**Study text:**
[Start of Attachment]
2

consider this recursive multi-threaded program :

#include <iostream>
#include <thread>

#define NUMTHREADS 4
using namespace std;

int g[NUMTHREADS];

thread t[NUMTHREADS];

void task1(int x)
{
    if(x+1<NUMTHREADS)
        t[x] = thread(task1, x+1);
    for(int i=0;i<100000000;i++)
        g[x]++;
    if(x+1<NUMTHREADS)
        t[x].join();
}

int main()
{
    task1(0);
    for(int i=0;i<NUMTHREADS;i++)
        cout<<g[i]<<" ";
}

I'm expecting the thread overhead to be insignificant but in fact the runtime of the program increases linearly with the number of threads.

Here's some timings on my 6-core cpu:

NUMTHREADS = 1:

$ time ./a
100000000
real    0m0.330s
user    0m0.312s
sys     0m0.015s

NUMTHREADS = 2:

$ time ./a
100000000 100000000
real    0m0.742s
user    0m1.404s
sys     0m0.015s

NUMTHREADS = 3:

$ time ./a
100000000 100000000 100000000
real    0m1.038s
user    0m2.792s
sys     0m0.000s

NUMTHREADS = 4:

$ time ./a
100000000 100000000 100000000 100000000
real    0m1.511s
user    0m5.616s
sys     0m0.015s

Any idea why this might be?

user816318
  • 55
  • 1
  • 9
  • Your assumption is wrong, the overhead IS significant. Comparing performance without optimizations is almost meaningless, and just about any basic optimizer will replace that trivial loop by a single instruction. – DanielKO Sep 06 '13 at 05:39
  • why is comparing performance without optimizations meaningless? I didn't use -O2 and the timings reflect that the loop is still being executed. Using -O2 it takes around 0.023s to execute with 4 threads. Therefore creating and joining the 4 threads does not have 1.5 seconds of overhead. – user816318 Sep 06 '13 at 05:47
  • 4
    That `-O2` changes a lot of things, not just the loop. You could also be having a [false sharing](http://en.wikipedia.org/wiki/False_sharing) issue, where each CPU is updating distinct positions that all fall into the same cache line; so the more cores you put to work, the slower it gets. Try spreading the elements of `g` so they are at least 64 bytes apart, see if there's any change. And even when you deal with possible cache problems, you will still be bound to RAM bandwidth (your code in particular will probably be memory I/O bound). – DanielKO Sep 06 '13 at 05:58
  • you were right, it is false sharing. Is there a way to avoid this other than manually padding the code with dummy variables? – user816318 Sep 06 '13 at 06:12
  • sweet, I changed the loop so it works with variable on the stack and it's fixed. – user816318 Sep 06 '13 at 06:22

4 Answers4

5

The execution of your threaded program is being serialised because of extreme case of false sharing while accessing the elements of g. Here is a modified version of your program that evades false sharing and runs for the same amount of time with different number of threads as long as each thread could be assigned to a different CPU core:

#include <iostream>
#include <thread>

#define NUMTHREADS 4
using namespace std;

int g[NUMTHREADS*16];

thread t[NUMTHREADS];

void task1(int x)
[End of Attachment]
**Your tasks:**
1. In the thread about the slow multithreaded C++ program, roughly how long did the program take to run with -O2 and four threads?
2. Reproduce the part of the thread on the slow multithreaded C++ program starting with "t[x].join();" and going on through "number of threads.".

**Recorded data:**
[Start of Attachment]
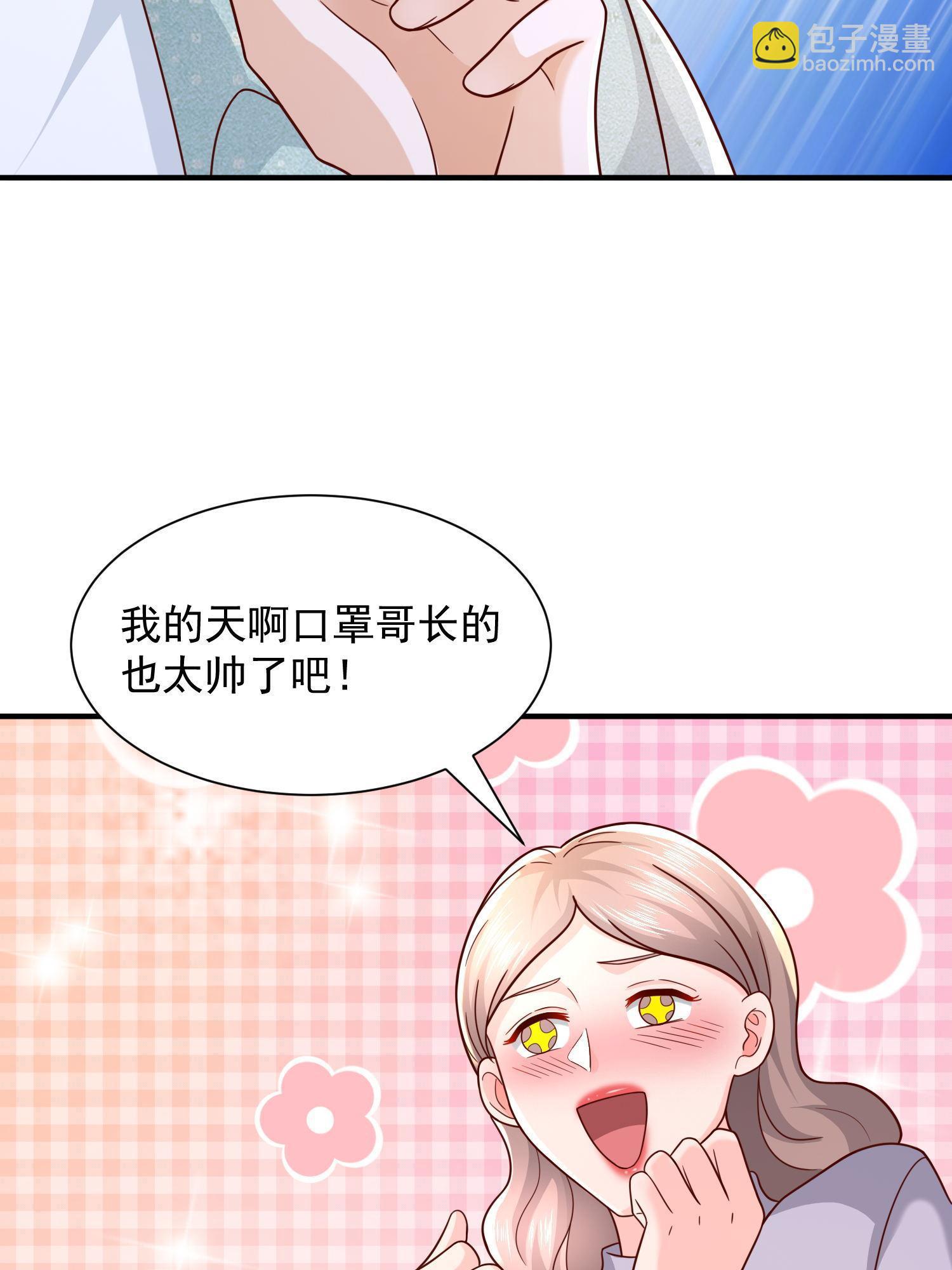 🍘摊牌了，我全职业系统！ 291 真面目 第23页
[End of Attachment]
**Written answers:**
1. Around 0.023 seconds.

2.
t[x].join();
}

int main()
{
    task1(0);
    for(int i=0;i<NUMTHREADS;i++)
        cout<<g[i]<<" ";
}

I'm expecting the thread overhead to be insignificant but in fact the runtime of the program increases linearly with the number of threads.